━━ Input material ━━

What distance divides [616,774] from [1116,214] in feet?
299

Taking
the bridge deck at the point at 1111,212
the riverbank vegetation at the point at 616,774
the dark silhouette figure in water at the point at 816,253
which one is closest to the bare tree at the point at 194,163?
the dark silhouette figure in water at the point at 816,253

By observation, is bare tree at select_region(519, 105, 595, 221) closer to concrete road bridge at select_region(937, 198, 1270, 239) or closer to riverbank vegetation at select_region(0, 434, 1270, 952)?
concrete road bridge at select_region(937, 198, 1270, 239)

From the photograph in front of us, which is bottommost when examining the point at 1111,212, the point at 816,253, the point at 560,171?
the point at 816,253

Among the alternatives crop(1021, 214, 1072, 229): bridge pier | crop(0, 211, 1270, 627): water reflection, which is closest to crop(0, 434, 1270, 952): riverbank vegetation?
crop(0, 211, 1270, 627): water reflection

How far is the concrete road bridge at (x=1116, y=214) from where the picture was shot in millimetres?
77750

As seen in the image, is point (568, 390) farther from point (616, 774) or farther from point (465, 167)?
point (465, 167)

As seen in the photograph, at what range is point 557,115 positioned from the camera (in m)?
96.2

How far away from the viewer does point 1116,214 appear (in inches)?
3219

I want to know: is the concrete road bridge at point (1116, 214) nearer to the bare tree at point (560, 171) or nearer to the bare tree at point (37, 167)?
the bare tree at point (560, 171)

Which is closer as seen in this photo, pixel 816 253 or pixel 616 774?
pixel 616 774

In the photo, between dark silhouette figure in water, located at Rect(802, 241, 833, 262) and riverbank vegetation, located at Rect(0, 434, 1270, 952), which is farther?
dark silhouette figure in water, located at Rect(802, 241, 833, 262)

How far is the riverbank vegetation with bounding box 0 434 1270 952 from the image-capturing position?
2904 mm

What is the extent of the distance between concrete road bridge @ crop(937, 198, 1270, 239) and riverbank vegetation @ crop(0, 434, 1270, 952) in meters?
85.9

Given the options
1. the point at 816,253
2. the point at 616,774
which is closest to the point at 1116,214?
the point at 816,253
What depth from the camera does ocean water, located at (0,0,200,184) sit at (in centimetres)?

━━━

● **Description of the task**: Could you edit everything from the entry containing "As seen in the image, is" down to the end of the entries so that "riverbank vegetation" becomes "shoreline plants", leaving all else unchanged?

● **Output below**:
As seen in the image, is point (568, 390) farther from point (616, 774) or farther from point (465, 167)?
point (465, 167)

As seen in the photograph, at what range is point 557,115 positioned from the camera (in m)?
96.2

How far away from the viewer does point 1116,214 appear (in inches)?
3219

I want to know: is the concrete road bridge at point (1116, 214) nearer to the bare tree at point (560, 171) or nearer to the bare tree at point (37, 167)?
the bare tree at point (560, 171)

Which is closer as seen in this photo, pixel 816 253 or pixel 616 774?
pixel 616 774

In the photo, between dark silhouette figure in water, located at Rect(802, 241, 833, 262) and shoreline plants, located at Rect(0, 434, 1270, 952), which is farther?
dark silhouette figure in water, located at Rect(802, 241, 833, 262)

How far is the shoreline plants with bounding box 0 434 1270 952 from the image-capturing position?
2904 mm

What is the extent of the distance between concrete road bridge @ crop(937, 198, 1270, 239) and shoreline plants @ crop(0, 434, 1270, 952) in meters?
85.9

Given the options
1. the point at 816,253
2. the point at 616,774
which is closest to the point at 1116,214?
the point at 816,253
What depth from the camera does ocean water, located at (0,0,200,184) sit at (in centimetres)?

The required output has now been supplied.